Output every record exactly and leave each picture out.

→ **LISTED RECORDS**
Start of Block

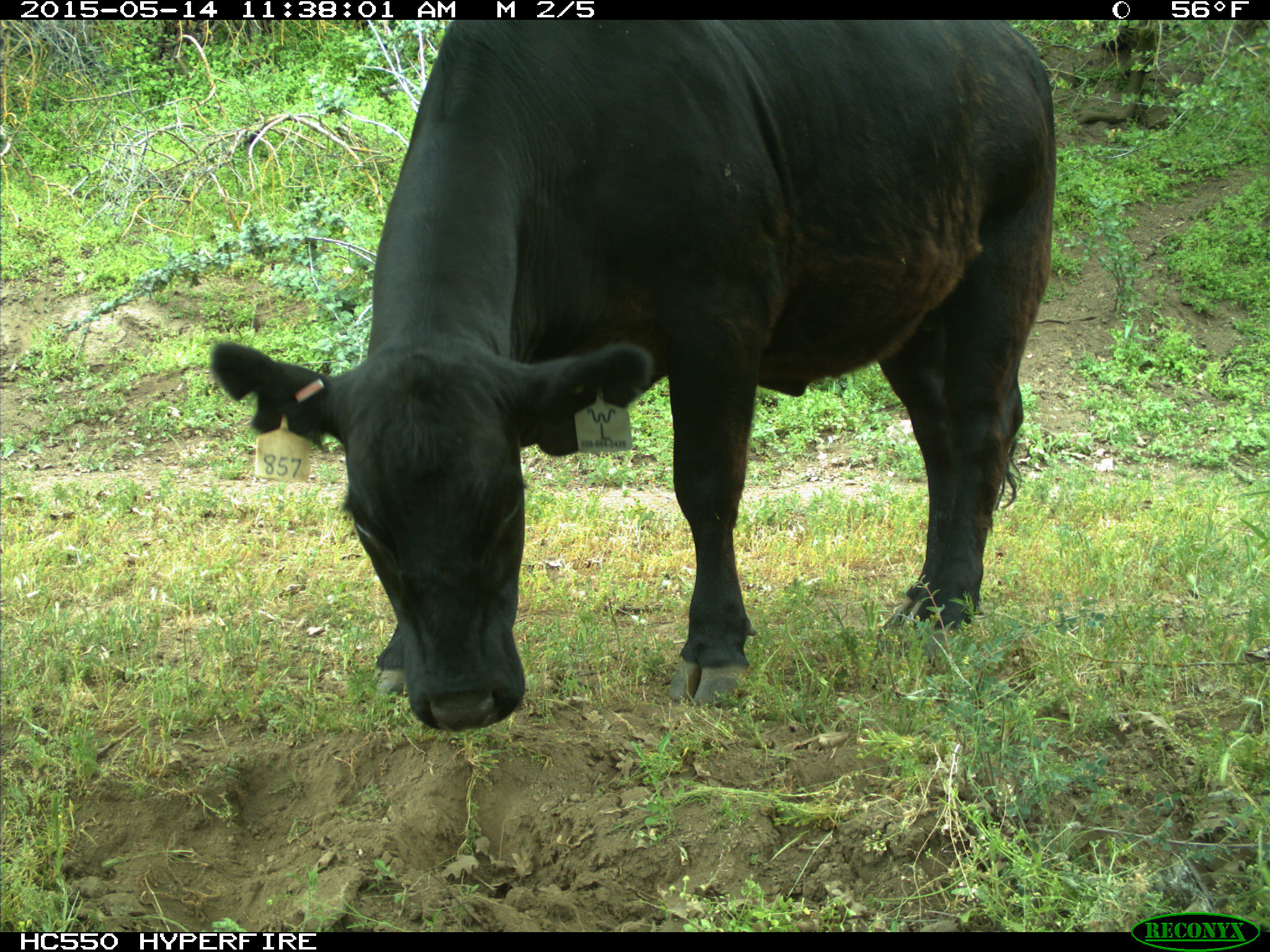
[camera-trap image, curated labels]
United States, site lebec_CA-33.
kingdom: Animalia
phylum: Chordata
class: Mammalia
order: Artiodactyla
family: Bovidae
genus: Bos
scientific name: Bos taurus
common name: domestic cow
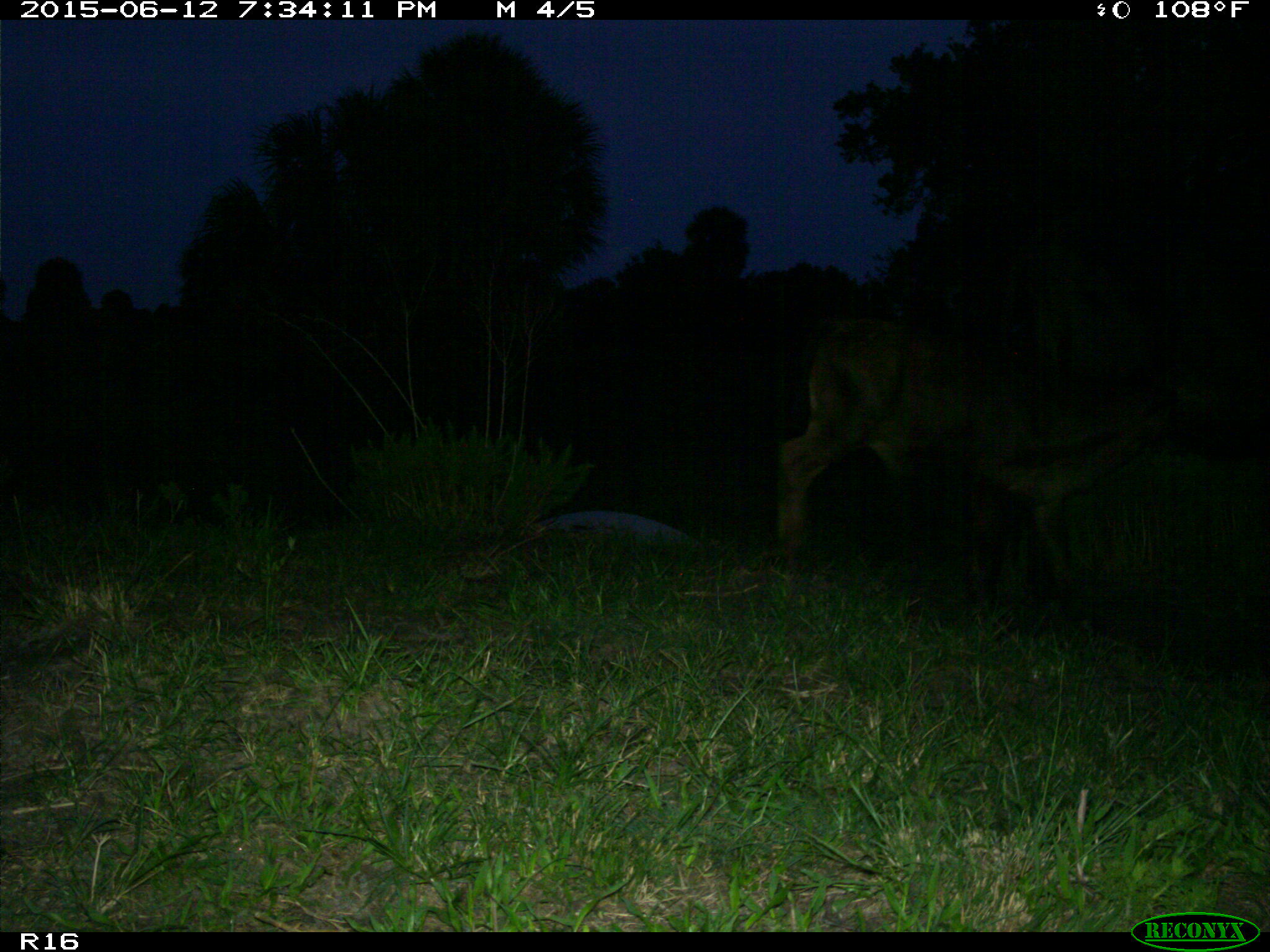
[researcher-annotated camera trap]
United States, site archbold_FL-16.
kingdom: Animalia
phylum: Chordata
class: Mammalia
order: Artiodactyla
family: Bovidae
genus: Bos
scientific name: Bos taurus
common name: domestic cow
Bos taurus (domestic cow).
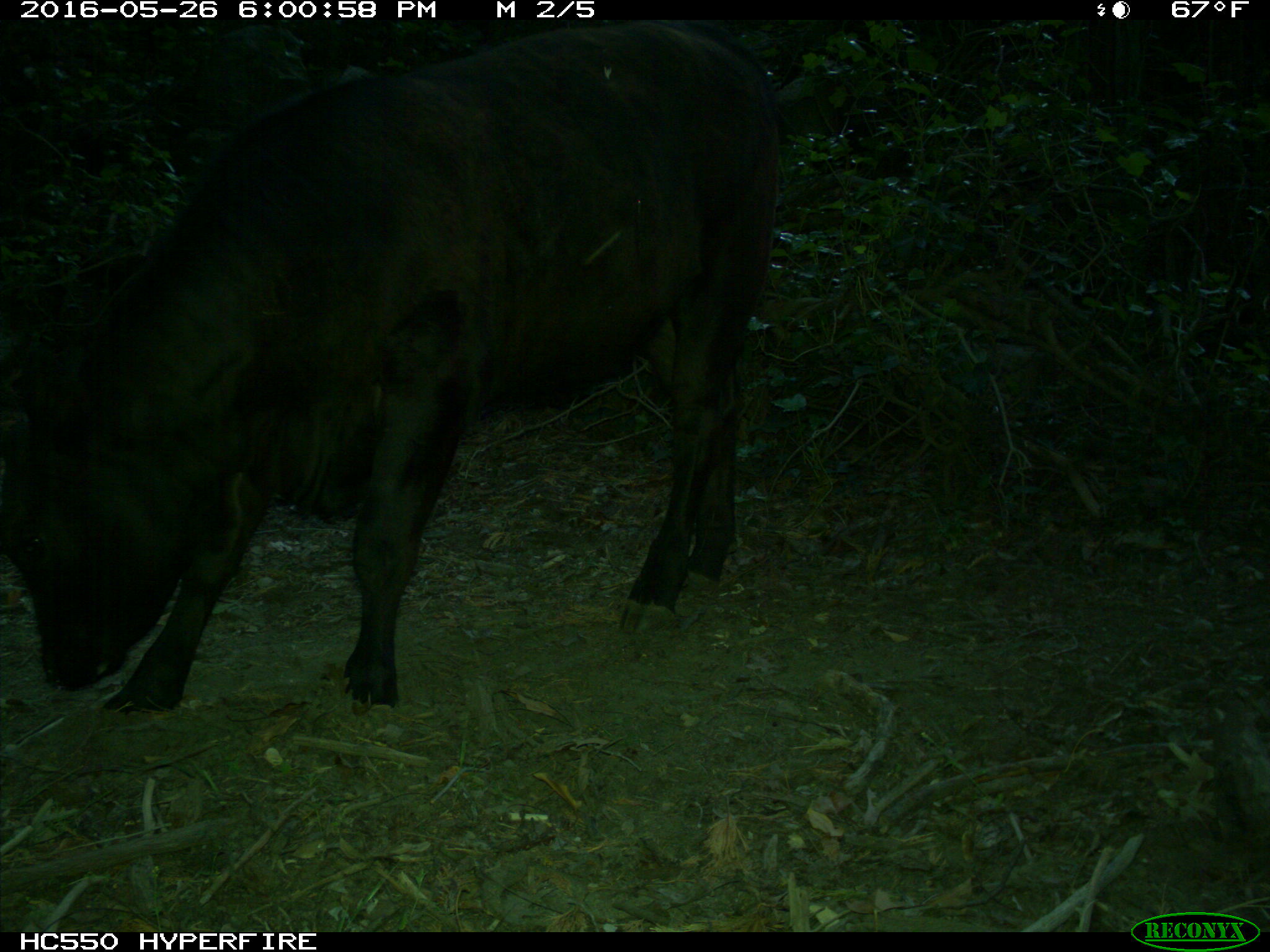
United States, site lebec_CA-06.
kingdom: Animalia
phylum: Chordata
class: Mammalia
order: Artiodactyla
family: Bovidae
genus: Bos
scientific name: Bos taurus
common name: domestic cow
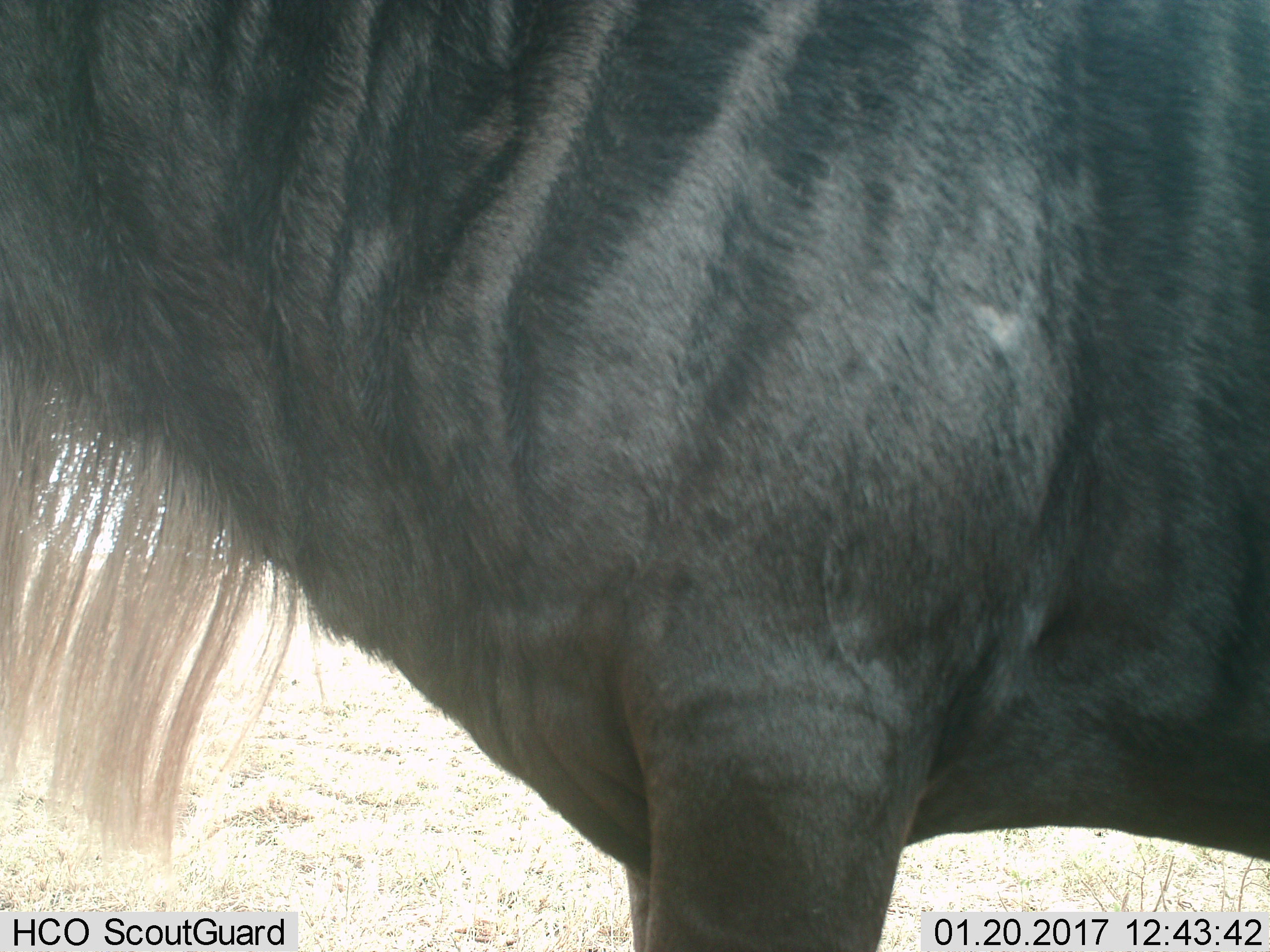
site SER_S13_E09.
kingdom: Animalia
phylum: Chordata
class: Mammalia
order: Artiodactyla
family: Bovidae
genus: Connochaetes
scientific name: Connochaetes taurinus taurinus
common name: blue wildebeest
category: wildebeestblue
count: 1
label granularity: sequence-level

End of Block

→ **TASK ANSWER**
[camera-trap image, curated labels]
United States, site lebec_CA-33.
kingdom: Animalia
phylum: Chordata
class: Mammalia
order: Artiodactyla
family: Bovidae
genus: Bos
scientific name: Bos taurus
common name: domestic cow
[researcher-annotated camera trap]
United States, site archbold_FL-16.
kingdom: Animalia
phylum: Chordata
class: Mammalia
order: Artiodactyla
family: Bovidae
genus: Bos
scientific name: Bos taurus
common name: domestic cow
Bos taurus (domestic cow).
United States, site lebec_CA-06.
kingdom: Animalia
phylum: Chordata
class: Mammalia
order: Artiodactyla
family: Bovidae
genus: Bos
scientific name: Bos taurus
common name: domestic cow
site SER_S13_E09.
kingdom: Animalia
phylum: Chordata
class: Mammalia
order: Artiodactyla
family: Bovidae
genus: Connochaetes
scientific name: Connochaetes taurinus taurinus
common name: blue wildebeest
category: wildebeestblue
count: 1
label granularity: sequence-level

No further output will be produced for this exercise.